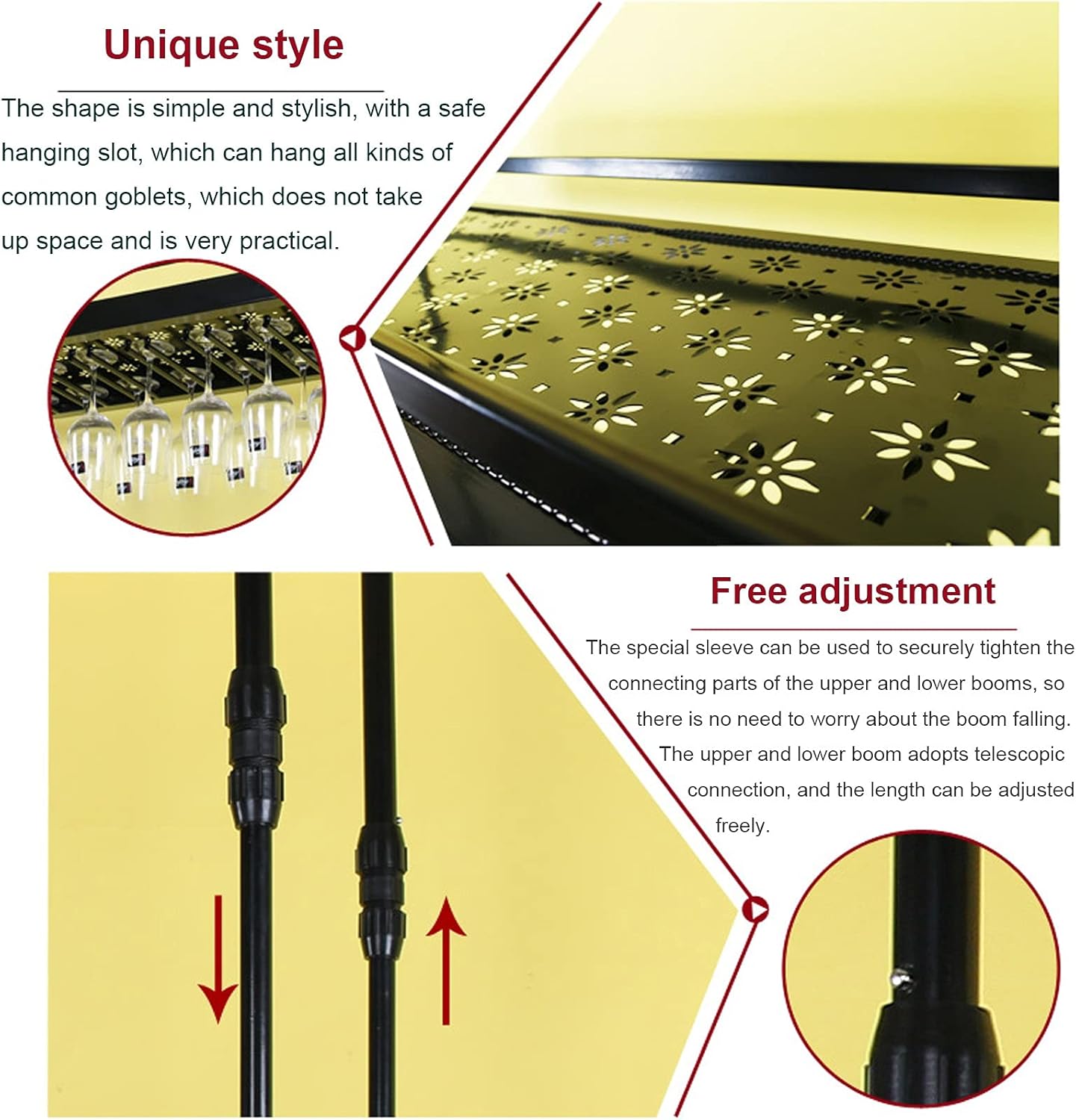 Unique style

The shape is simple and stylish, with a safe hanging slot, which can hang all kinds of common goblets, which does not take up space and is very practical.

Free adjustment

The special sleeve can be used to securely tighten the connecting parts of the upper and lower booms, so there is no need to worry about the boom falling. The upper and lower boom adopts telescopic connection, and the length can be adjusted freely.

• **YOUR GOAL**:
An exact copy of the listing is needed, minus its pictures.

• **THE ANSWER**:
 Unique style

The shape is simple and stylish, with a safe hanging slot, which can hang all kinds of common goblets, which does not take up space and is very practical.

Free adjustment

The special sleeve can be used to securely tighten the connecting parts of the upper and lower booms, so there is no need to worry about the boom falling. The upper and lower boom adopts telescopic connection, and the length can be adjusted freely.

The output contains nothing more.